A origem de um mito chamado objectividade 

O autor explica que “o mito da objectividade é uma consequência da evolução das chamadas ciências da cognição, que estudam os processos pelos quais as pessoas incorporam dados da realidade na sua memória individual para desenvolver comportamentos e ideias”. Cada pessoa percebe o mundo de forma única, recombinando informações sensoriais com memórias anteriores, o que torna a objectividade impossível. “É nesta recombinação que está a chave da desmistificação da objectividade jornalística”. 

As distintas heranças culturais, influências geográficas e níveis económicos e educacionais são aquilo que contribui para as percepções que cada indivíduo faz da realidade. Deste modo, como refere Carlos Castilho, “é inevitável que cada notícia, comentário ou reportagem produzida por um jornalista acabe influenciada pelo conjunto de conhecimentos, vivências e percepções acumuladas pelo profissional ao longo da sua vida. Logo, também é inevitável que sempre exista uma diferença entre o que o jornalista viu, ouviu ou sentiu e a realidade”.  

Os entrevistados, as fontes consultadas e aquilo que não será divulgado são escolhas do jornalista, com base em factores pessoais como experiência, cultura, origem étnica, localização, idade e sexo do profissional. 

“Impor uma determinada visão do mundo como sendo a única confiável equivale a falsificar a verdade e induzir outras pessoas em erro na avaliação da realidade”. Para Castilho, as “bolhas informativas” são estimuladas pela negação da pluralidade de pontos de vista, o que pode transformar o espaço público num “campo de batalha” ao invés de um ambiente propício ao intercâmbio de ideias.   

Conviver com a dúvida 

“Quando mais e mais pessoas passam a perceber que a imparcialidade jornalística é um mito, elas são levadas a conviver com uma dúvida inquietante. Como então ler uma notícia, olhar para uma foto ou assistir uma reportagem se já não se pode encará-la como a reprodução fiel da realidade?”, questiona o jornalista. A resposta é que, no jornalismo, precisaremos aprender a relativizar as informações. “Isto significa que precisaremos julgar uma notícia não com base em categorias como verdadeiro ou falso, mas com a preocupação em procurar mais de uma versão sobre o mesmo dado, facto ou evento publicado na imprensa”. 

Produtores e consumidores de notícias precisarão desenvolver novos critérios para tratar e avaliar as informações, situando-as no seu contexto e incorporando o perfil dos profissionais que as criaram. “Será muito difícil para um jornalista cobrir todos os lados de uma notícia com a mesma extensão e profundidade, o que obrigará o profissional a reconhecer as limitações a que está sujeito e admitir a possibilidade do seu trabalho incorporar algum viés”, salienta Castilho. 

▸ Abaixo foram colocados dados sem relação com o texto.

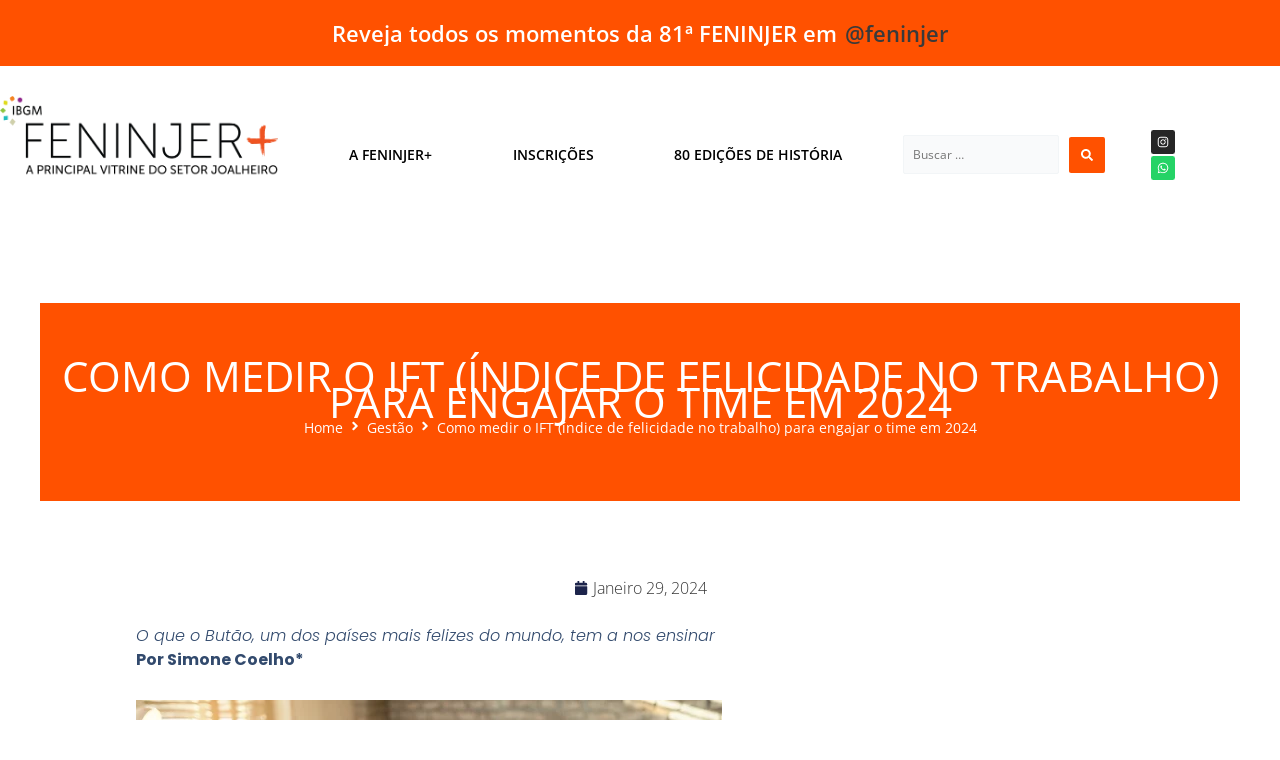

--- FILE ---
content_type: application/javascript
request_url: https://feninjer.com.br/wp-content/cache/wpo-minify/1768414462/assets/wpo-minify-footer-6a0d078a.min.js
body_size: 142
content:

(function($){$('.jet-menu').on('jetMenuCreated',function(){$(this).closest('.main-navigation').removeClass('main-navigation')})}(jQuery));


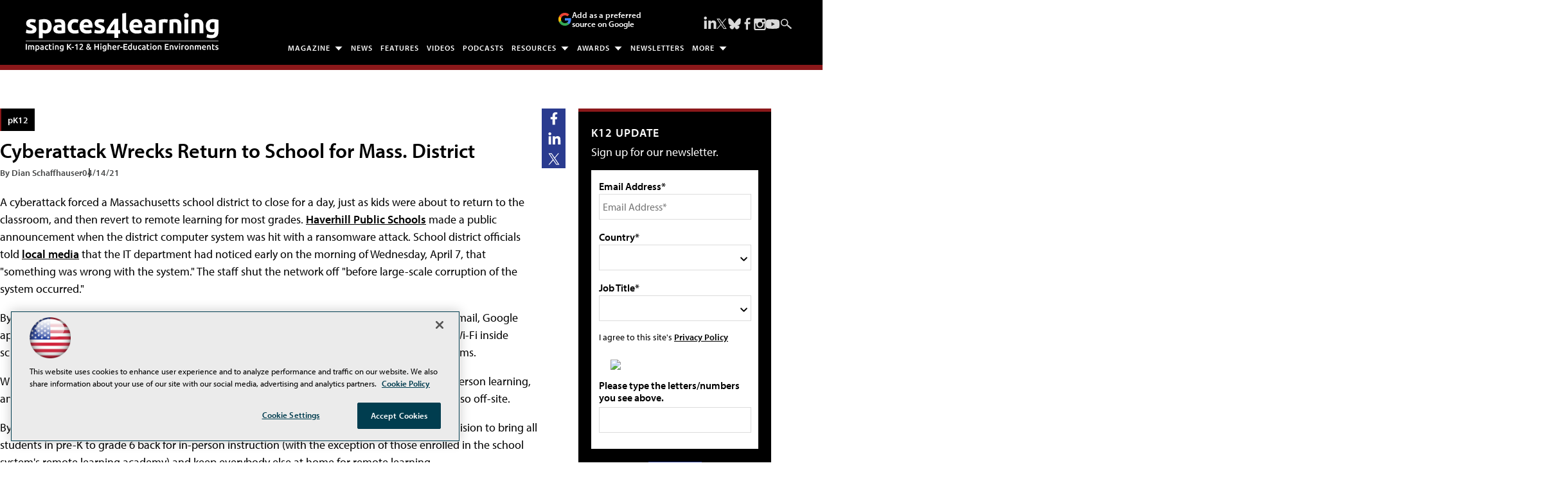

--- FILE ---
content_type: text/html; charset=utf-8
request_url: https://www.google.com/recaptcha/api2/aframe
body_size: 183
content:
<!DOCTYPE HTML><html><head><meta http-equiv="content-type" content="text/html; charset=UTF-8"></head><body><script nonce="DjvOI8KwpYM0q9aWvmGIaw">/** Anti-fraud and anti-abuse applications only. See google.com/recaptcha */ try{var clients={'sodar':'https://pagead2.googlesyndication.com/pagead/sodar?'};window.addEventListener("message",function(a){try{if(a.source===window.parent){var b=JSON.parse(a.data);var c=clients[b['id']];if(c){var d=document.createElement('img');d.src=c+b['params']+'&rc='+(localStorage.getItem("rc::a")?sessionStorage.getItem("rc::b"):"");window.document.body.appendChild(d);sessionStorage.setItem("rc::e",parseInt(sessionStorage.getItem("rc::e")||0)+1);localStorage.setItem("rc::h",'1769163107961');}}}catch(b){}});window.parent.postMessage("_grecaptcha_ready", "*");}catch(b){}</script></body></html>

Perante este cenário, Carlos Castilho considera que a publicação do currículo profissional do jornalista é um “item obrigatório”, superando a importância dos "disclaimers" actuais, que revelam se existem ou não ligações com os protagonistas de uma notícia. Além disso, é crucial que haja transparência quanto aos objectivos e métodos utilizados na produção das reportagens. 

“Tudo isto indica a necessidade de uma forte dose de humildade profissional, determinada não por deficiências técnicas do jornalista, mas pela crescente complexidade do ambiente informativo em que vivemos. Não está em questão a capacitação dos profissionais, mas o reconhecimento de que as condições técnicas, humanas e económicas para o exercício do jornalismo mudaram radicalmente e que a sobrevivência da actividade depende de ajustes aos novos ecossistemas informativos”.  

Encontramo-nos nas primeiras etapas de uma “profunda transformação” na relação com as notícias, o que exige mais estudos e testes. E Castilho conclui: “Também já dá para prever que, como a mudança afecta tanto os jornalistas como o público, torna-se compulsória a colaboração entre estes dois actores no processo de comunicação. Recriminações mútuas apenas tornam a transição para o novo modelo mais tensa, demorada e imperfeita".